“I'm not going to retaliate.” I
could tell from my son's tone that he'd been practicing this speech
for a long time. He delivered the statement in a very calm voice and
enunciated each word clearly.
“What does retaliate mean?” the
little girl across the table asked. (This threw a bit of a wrench in
his script.)
“It means when you tease me, I'm not
going to tease you back. (We'd had the talk about how when a girl
teases you, it means she likes you. He was horrified...)
“I didn't tease you.” There was a
degree of self-righteous persecution that was hard to fake, even for
a seven-year old girl.
“Yes you did.” He was not backing
down.
“When?”
“You called me Dead John.”
“I didn't call you that! I was going
to call your dad, John.” (apparently in the heat of not teasing.
“Dad John, sound like dead John. Either that or she has some deep
seated anger management issues.)
For a second, he was rather flustered
because she was not following his memorized script... “Why?”
“Because he calls me Lisa and my name
is not Lisa!” (She was completely correct there. But since I can
not remember names, this made perfect sense to me.
That comment got the attention of the
rest of the girls at the table. Suddenly, things did not look good
for my son and me.
After a long year, my daughter and her
friends were graduating from being Daisies to full-fledged Brownies.
It had been a cool ceremony. My wife had been stressing over the
ceremony since she was the Daisy leader. The bridging ceremony was a
full-fledged family thing and my son and I were both told (I felt
rather harshly and unnecessarily) to be on our best behavior. That
was the reason my son was not going to “retaliate”. “Lisa”

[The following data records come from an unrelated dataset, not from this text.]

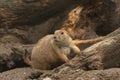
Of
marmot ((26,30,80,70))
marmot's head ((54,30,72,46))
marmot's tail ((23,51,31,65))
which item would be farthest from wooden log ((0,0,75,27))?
marmot's head ((54,30,72,46))

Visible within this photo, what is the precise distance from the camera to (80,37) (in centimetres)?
968

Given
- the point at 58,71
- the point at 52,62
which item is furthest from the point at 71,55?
the point at 58,71

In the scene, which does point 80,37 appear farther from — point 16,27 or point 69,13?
point 16,27

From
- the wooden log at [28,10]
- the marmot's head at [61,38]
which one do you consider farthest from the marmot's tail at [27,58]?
the marmot's head at [61,38]

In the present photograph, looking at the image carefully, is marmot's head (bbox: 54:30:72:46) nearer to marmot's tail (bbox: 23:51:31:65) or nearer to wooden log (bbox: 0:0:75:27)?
marmot's tail (bbox: 23:51:31:65)

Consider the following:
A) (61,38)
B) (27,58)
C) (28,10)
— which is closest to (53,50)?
(61,38)

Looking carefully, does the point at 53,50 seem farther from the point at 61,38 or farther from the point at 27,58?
the point at 27,58

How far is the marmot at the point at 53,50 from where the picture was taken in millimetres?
7262

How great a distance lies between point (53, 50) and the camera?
24.4 ft

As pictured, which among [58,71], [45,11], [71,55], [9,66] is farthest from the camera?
[45,11]

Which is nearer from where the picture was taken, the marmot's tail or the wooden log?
the marmot's tail

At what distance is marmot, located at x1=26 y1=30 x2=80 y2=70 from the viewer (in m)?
7.26

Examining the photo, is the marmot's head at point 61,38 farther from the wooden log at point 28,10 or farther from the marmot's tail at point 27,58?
the wooden log at point 28,10

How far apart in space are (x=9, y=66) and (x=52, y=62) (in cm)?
199
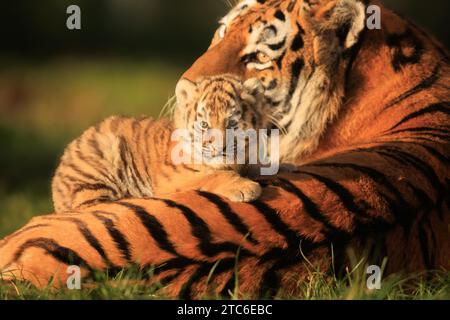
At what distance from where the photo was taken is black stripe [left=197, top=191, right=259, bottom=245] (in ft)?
9.58

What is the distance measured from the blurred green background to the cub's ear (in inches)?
234

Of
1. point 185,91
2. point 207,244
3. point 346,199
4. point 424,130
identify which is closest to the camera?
point 207,244

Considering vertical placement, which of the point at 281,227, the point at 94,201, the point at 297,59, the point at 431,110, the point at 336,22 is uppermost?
the point at 336,22

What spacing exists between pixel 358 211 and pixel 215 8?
10012 millimetres

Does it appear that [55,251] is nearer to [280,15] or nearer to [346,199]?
[346,199]

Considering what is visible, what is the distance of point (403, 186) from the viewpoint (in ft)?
10.4

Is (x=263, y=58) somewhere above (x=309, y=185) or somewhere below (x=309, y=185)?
above

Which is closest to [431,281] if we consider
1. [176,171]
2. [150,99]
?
[176,171]

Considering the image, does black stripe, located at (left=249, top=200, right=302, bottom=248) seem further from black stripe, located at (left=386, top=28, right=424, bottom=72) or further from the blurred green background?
the blurred green background

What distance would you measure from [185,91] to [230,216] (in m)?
1.00

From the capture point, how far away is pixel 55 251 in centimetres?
296

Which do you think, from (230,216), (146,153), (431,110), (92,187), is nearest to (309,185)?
(230,216)

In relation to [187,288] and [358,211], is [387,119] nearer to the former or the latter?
[358,211]

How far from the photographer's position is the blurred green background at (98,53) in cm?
1055
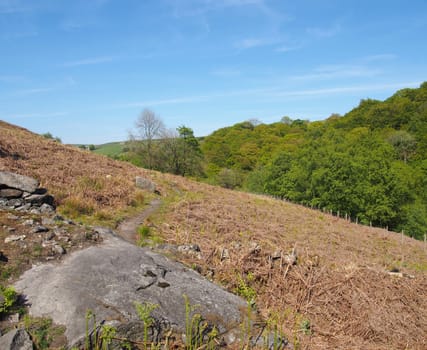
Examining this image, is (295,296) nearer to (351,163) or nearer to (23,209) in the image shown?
(23,209)

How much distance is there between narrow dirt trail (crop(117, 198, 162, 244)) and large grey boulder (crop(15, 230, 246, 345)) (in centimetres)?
281

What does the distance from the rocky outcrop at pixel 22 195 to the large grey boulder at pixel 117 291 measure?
3596mm

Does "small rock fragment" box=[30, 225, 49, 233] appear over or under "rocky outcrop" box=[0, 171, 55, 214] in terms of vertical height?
under

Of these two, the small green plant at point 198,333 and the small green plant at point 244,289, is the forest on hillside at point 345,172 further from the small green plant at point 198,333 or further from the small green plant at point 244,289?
the small green plant at point 198,333

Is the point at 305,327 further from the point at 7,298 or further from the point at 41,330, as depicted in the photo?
the point at 7,298

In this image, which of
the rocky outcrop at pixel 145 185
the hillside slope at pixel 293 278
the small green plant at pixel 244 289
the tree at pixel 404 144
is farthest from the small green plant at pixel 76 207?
the tree at pixel 404 144

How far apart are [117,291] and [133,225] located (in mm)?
6304

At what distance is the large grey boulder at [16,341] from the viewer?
4.14 metres

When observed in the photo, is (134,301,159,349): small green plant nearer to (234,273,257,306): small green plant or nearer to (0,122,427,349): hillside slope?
(0,122,427,349): hillside slope

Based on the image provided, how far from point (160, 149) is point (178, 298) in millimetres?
42529

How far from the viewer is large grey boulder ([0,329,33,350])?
4140 millimetres

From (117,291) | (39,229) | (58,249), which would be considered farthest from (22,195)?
(117,291)

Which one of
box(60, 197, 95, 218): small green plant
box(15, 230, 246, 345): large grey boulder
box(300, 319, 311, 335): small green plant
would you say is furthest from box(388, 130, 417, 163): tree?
box(15, 230, 246, 345): large grey boulder

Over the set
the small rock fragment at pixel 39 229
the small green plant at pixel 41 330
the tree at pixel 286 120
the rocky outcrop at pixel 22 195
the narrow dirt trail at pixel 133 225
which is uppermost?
the tree at pixel 286 120
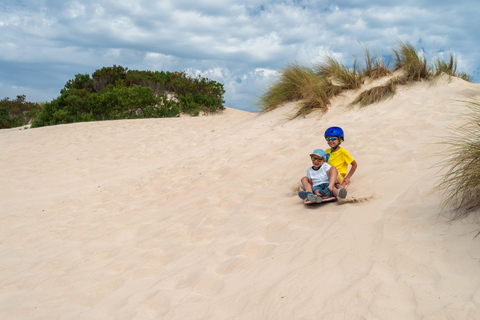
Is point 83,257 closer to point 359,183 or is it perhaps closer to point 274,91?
point 359,183

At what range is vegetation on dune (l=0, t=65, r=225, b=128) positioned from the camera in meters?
16.5

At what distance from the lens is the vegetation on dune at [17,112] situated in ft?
69.8

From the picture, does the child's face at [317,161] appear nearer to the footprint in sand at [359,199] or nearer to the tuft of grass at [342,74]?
the footprint in sand at [359,199]

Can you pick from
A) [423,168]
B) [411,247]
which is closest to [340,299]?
[411,247]

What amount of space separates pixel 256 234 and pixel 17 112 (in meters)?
24.0

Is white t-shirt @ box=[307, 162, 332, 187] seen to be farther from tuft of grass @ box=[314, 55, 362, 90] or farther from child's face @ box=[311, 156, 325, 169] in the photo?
tuft of grass @ box=[314, 55, 362, 90]

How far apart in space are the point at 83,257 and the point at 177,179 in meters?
2.91

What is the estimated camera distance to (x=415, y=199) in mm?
3621

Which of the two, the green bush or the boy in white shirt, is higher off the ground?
the green bush

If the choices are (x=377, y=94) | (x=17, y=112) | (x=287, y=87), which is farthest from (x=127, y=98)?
(x=377, y=94)

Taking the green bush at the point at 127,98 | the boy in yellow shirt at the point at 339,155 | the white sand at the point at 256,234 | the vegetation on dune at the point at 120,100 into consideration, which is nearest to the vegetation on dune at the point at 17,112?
the vegetation on dune at the point at 120,100

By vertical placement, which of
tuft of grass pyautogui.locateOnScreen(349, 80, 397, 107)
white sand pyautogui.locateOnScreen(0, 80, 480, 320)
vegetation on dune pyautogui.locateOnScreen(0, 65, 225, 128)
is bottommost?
white sand pyautogui.locateOnScreen(0, 80, 480, 320)

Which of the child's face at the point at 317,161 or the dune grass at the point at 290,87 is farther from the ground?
the dune grass at the point at 290,87

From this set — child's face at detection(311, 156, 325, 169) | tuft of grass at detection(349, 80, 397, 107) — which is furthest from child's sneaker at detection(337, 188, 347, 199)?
tuft of grass at detection(349, 80, 397, 107)
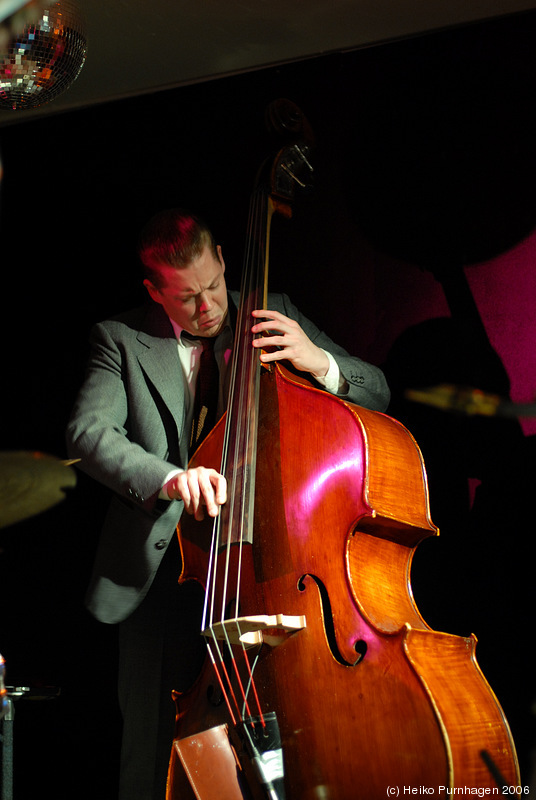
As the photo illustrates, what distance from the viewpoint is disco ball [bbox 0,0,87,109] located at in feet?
6.44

is Miss “the putz” Ann's daughter (Miss Ann apparently has
unresolved jealously issues. Not more than a week after she saw all
the attention my daughter got with her near fatal knee injury (see
the previous blog), Miss Ann decided to break her own foot. All I
heard was something about standing on a table to change a light bulb
(I'm going with a freak-table dancing accident.). At her age, she
should know bones are brittle and don't heal very fast. Being a
concerned friend, I've made sure my daughter reminds her of that very
often.). So, over the last several months, they've developed a
relationship that can only be described as married. Their bickering
(as described by my wife) is so cute.
So, this was why my son was carefully
explaining that he was not going to retaliate. The problem was, he
was using a combination of fourth grade and minecraft vocabulary and
Lisa was listening with first grade vocabulary and chocolate cupcake
sugar high. So, even though they were actually saying the same thing
and agreeing, neither one realized and the “conversation” was
quickly heading toward a nuclear meltdown on both parts (it was like
they'd been married for years.)
To re-cap, my son and I were surrounded by a troop of girls. For the past hour, the leaders had carelessly been loading them up with sugar. (Maybe it hadn't been a full hour, but I've learned, when you are surrounded by women, it's always best to assume the worst.) We were both on our best behavior. And we'd just been sold out by Lisa...
“Her name is not Lisa,” one of the
girls said.
“Yeah,” the other Daisies chimed
in.
There was a feral glint in their
seven-year old eyes. Being the mature adult, I knew it was time to
diffuse the situation. Never the less, I asked, “How do you know?”
“Because,” they all said at the
same time.
“Let me see your driver's license.”
“I don't drive!”
“Why not?”
“I'm only SEVEN!”
“What are you waiting for? You're
going to need a driver's license to get a job.”
“I'm too young to work.”
“Then, how do I know your name is not
Lisa?”
“My mom said it's not.”
I was going to follow up with her mom
is not a very good source since she's a nurse, likes sunburn and
dances on tables without proper safety equipment, but my son had
taken the opportunity to escape and was playing with the other Daisey
brothers. I followed his cue as I saw Miss Ann limping over to see
what the problem was. After all, I was on my best behavior.